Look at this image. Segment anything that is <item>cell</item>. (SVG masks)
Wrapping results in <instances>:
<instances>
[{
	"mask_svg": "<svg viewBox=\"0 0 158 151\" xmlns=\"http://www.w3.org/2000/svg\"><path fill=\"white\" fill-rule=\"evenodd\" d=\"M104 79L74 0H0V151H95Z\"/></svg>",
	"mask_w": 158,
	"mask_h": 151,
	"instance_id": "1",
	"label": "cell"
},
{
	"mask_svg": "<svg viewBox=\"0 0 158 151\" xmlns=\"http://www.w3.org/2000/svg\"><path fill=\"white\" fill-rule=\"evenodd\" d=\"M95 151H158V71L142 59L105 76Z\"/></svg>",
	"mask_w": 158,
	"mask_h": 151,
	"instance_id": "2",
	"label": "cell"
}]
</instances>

==

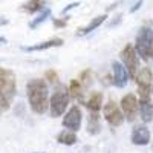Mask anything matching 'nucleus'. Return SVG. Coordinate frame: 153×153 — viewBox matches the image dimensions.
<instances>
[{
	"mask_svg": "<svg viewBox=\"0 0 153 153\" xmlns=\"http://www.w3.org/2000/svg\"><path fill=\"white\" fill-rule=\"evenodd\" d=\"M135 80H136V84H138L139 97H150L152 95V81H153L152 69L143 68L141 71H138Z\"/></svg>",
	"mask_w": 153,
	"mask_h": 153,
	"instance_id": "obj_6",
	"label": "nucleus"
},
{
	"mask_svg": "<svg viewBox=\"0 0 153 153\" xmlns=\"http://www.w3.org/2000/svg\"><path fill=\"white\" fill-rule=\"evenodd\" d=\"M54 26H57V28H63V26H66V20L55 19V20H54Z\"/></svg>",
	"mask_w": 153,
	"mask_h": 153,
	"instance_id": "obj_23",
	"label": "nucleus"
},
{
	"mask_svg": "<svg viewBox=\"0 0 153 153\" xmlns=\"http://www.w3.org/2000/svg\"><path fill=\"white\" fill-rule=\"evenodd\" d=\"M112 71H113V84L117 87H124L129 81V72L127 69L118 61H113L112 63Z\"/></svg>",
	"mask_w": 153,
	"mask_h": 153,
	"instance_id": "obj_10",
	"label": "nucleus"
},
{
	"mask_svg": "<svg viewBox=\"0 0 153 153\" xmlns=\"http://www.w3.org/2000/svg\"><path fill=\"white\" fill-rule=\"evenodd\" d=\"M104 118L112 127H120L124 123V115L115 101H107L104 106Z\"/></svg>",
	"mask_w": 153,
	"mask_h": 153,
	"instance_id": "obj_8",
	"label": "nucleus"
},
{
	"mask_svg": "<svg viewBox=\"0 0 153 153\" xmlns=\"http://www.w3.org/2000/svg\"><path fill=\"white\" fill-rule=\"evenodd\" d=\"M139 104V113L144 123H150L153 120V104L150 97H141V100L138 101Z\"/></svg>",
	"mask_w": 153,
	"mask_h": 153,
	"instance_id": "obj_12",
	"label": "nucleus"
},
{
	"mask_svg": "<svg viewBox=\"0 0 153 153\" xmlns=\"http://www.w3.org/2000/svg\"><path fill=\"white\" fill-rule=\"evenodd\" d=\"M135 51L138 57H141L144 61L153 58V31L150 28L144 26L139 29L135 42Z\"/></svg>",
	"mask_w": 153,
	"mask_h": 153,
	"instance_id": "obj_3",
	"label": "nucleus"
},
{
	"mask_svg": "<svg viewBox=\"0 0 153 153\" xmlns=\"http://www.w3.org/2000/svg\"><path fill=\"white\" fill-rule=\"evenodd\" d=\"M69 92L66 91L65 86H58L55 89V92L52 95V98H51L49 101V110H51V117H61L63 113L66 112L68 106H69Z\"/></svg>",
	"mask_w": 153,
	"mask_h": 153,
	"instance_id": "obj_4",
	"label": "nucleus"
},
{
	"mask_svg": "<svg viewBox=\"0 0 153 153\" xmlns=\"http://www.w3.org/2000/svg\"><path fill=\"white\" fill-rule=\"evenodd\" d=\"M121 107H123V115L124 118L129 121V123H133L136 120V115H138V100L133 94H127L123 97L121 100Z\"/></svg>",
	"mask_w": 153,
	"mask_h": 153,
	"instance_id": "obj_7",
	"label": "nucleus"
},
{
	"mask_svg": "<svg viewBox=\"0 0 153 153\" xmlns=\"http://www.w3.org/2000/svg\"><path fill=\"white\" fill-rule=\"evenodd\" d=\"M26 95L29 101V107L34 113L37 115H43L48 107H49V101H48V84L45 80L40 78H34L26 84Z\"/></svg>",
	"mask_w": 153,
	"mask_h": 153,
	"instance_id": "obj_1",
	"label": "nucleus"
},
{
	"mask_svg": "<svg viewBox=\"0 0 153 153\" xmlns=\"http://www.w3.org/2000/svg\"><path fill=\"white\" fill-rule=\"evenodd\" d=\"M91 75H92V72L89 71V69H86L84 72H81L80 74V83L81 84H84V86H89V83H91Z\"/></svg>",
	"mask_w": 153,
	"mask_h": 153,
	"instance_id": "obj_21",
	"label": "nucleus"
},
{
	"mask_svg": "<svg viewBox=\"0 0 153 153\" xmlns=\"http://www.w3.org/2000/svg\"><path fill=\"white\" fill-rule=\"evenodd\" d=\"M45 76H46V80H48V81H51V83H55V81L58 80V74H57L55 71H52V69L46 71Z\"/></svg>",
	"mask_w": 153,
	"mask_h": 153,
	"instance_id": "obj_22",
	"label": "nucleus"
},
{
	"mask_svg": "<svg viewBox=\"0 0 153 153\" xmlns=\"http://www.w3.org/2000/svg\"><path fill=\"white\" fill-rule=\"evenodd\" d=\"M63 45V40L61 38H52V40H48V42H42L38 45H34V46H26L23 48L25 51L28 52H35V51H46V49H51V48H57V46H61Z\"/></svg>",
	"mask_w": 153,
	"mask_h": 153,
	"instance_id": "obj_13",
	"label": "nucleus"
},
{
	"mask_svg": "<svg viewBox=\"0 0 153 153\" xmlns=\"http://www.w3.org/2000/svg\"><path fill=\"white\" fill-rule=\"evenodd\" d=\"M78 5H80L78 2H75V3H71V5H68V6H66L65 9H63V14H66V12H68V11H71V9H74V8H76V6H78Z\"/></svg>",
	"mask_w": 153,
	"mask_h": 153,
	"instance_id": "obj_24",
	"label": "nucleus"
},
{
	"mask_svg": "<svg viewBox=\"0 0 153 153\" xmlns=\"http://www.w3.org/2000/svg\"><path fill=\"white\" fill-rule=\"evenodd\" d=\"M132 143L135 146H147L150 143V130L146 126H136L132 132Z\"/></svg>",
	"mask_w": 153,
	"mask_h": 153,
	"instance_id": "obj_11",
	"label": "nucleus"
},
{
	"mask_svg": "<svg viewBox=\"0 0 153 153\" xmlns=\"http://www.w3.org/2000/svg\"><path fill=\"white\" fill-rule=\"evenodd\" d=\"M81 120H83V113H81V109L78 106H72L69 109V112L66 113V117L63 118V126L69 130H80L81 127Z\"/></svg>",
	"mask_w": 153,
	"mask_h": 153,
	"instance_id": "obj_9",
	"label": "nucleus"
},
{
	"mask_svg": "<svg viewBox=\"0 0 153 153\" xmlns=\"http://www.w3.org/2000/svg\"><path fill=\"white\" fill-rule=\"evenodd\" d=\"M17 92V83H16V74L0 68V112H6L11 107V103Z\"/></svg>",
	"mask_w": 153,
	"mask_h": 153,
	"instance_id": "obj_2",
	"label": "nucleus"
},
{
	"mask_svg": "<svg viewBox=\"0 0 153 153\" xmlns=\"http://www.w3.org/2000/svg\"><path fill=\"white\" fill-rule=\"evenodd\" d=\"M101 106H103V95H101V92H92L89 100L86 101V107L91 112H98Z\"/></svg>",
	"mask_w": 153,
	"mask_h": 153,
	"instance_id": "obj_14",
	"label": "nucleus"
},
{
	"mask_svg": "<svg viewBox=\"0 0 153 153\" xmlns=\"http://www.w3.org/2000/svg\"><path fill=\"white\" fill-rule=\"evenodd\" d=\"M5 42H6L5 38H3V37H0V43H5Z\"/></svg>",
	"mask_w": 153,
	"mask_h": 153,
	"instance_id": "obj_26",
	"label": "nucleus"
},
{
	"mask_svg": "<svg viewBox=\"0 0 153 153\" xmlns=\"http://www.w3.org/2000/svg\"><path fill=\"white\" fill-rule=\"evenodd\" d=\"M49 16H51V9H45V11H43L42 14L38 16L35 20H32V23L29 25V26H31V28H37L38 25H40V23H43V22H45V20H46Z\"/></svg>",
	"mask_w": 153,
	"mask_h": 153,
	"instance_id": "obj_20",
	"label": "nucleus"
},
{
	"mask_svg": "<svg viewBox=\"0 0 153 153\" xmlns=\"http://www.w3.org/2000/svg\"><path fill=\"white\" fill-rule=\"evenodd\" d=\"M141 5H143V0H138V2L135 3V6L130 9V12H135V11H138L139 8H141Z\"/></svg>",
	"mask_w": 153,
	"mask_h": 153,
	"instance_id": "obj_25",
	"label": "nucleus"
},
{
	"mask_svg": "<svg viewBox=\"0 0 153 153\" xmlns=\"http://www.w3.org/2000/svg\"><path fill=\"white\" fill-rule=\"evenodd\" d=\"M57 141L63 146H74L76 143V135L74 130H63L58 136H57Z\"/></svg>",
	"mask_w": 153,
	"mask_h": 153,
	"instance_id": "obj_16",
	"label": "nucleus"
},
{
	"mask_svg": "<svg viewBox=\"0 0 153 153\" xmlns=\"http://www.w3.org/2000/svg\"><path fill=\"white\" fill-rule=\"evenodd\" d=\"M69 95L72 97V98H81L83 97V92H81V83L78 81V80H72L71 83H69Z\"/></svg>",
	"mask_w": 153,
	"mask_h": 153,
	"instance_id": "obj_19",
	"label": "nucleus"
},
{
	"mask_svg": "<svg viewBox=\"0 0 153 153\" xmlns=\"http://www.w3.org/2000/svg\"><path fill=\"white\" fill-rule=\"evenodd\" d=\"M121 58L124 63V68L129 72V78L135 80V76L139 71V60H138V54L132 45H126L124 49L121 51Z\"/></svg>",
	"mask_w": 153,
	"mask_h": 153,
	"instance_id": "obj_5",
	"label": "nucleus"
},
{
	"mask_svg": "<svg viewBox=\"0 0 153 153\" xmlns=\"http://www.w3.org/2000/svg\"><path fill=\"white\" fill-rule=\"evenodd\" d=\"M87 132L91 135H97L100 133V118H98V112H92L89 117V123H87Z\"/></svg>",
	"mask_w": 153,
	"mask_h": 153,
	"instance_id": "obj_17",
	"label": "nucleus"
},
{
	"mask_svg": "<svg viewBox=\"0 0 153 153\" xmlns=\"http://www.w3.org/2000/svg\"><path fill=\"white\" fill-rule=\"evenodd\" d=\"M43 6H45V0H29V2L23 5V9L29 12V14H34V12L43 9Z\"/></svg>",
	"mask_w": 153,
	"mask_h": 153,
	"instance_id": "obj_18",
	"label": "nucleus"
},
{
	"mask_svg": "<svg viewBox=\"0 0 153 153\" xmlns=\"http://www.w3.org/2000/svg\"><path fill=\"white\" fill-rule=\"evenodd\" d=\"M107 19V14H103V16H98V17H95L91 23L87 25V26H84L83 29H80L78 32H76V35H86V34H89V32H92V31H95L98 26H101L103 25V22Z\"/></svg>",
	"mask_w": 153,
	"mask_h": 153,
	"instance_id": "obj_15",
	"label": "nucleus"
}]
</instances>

#### Task instructions:
Please quote everything in the records from the line containing "Mask anything matching" down to the line containing "92L66 91L65 86H58L55", with both of those lines included. Leave any pictures out of your copy.

#### Expected output:
Mask anything matching 'nucleus'. Return SVG. Coordinate frame: 153×153 — viewBox matches the image dimensions.
<instances>
[{
	"mask_svg": "<svg viewBox=\"0 0 153 153\" xmlns=\"http://www.w3.org/2000/svg\"><path fill=\"white\" fill-rule=\"evenodd\" d=\"M135 80H136V84H138L139 97H150L152 95V81H153L152 69L143 68L141 71H138Z\"/></svg>",
	"mask_w": 153,
	"mask_h": 153,
	"instance_id": "obj_6",
	"label": "nucleus"
},
{
	"mask_svg": "<svg viewBox=\"0 0 153 153\" xmlns=\"http://www.w3.org/2000/svg\"><path fill=\"white\" fill-rule=\"evenodd\" d=\"M54 26H57V28H63V26H66V20L55 19V20H54Z\"/></svg>",
	"mask_w": 153,
	"mask_h": 153,
	"instance_id": "obj_23",
	"label": "nucleus"
},
{
	"mask_svg": "<svg viewBox=\"0 0 153 153\" xmlns=\"http://www.w3.org/2000/svg\"><path fill=\"white\" fill-rule=\"evenodd\" d=\"M112 71H113V84L117 87H124L129 81V72L127 69L118 61H113L112 63Z\"/></svg>",
	"mask_w": 153,
	"mask_h": 153,
	"instance_id": "obj_10",
	"label": "nucleus"
},
{
	"mask_svg": "<svg viewBox=\"0 0 153 153\" xmlns=\"http://www.w3.org/2000/svg\"><path fill=\"white\" fill-rule=\"evenodd\" d=\"M104 118L112 127H120L124 123V115L115 101H107L104 106Z\"/></svg>",
	"mask_w": 153,
	"mask_h": 153,
	"instance_id": "obj_8",
	"label": "nucleus"
},
{
	"mask_svg": "<svg viewBox=\"0 0 153 153\" xmlns=\"http://www.w3.org/2000/svg\"><path fill=\"white\" fill-rule=\"evenodd\" d=\"M139 104V113L144 123H150L153 120V104L150 97H141V100L138 101Z\"/></svg>",
	"mask_w": 153,
	"mask_h": 153,
	"instance_id": "obj_12",
	"label": "nucleus"
},
{
	"mask_svg": "<svg viewBox=\"0 0 153 153\" xmlns=\"http://www.w3.org/2000/svg\"><path fill=\"white\" fill-rule=\"evenodd\" d=\"M135 51L138 57H141L144 61L153 58V31L150 28L144 26L139 29L135 42Z\"/></svg>",
	"mask_w": 153,
	"mask_h": 153,
	"instance_id": "obj_3",
	"label": "nucleus"
},
{
	"mask_svg": "<svg viewBox=\"0 0 153 153\" xmlns=\"http://www.w3.org/2000/svg\"><path fill=\"white\" fill-rule=\"evenodd\" d=\"M69 92L66 91L65 86H58L55 89V92L52 95V98H51L49 101V110H51V117H61L63 113L66 112L68 106H69Z\"/></svg>",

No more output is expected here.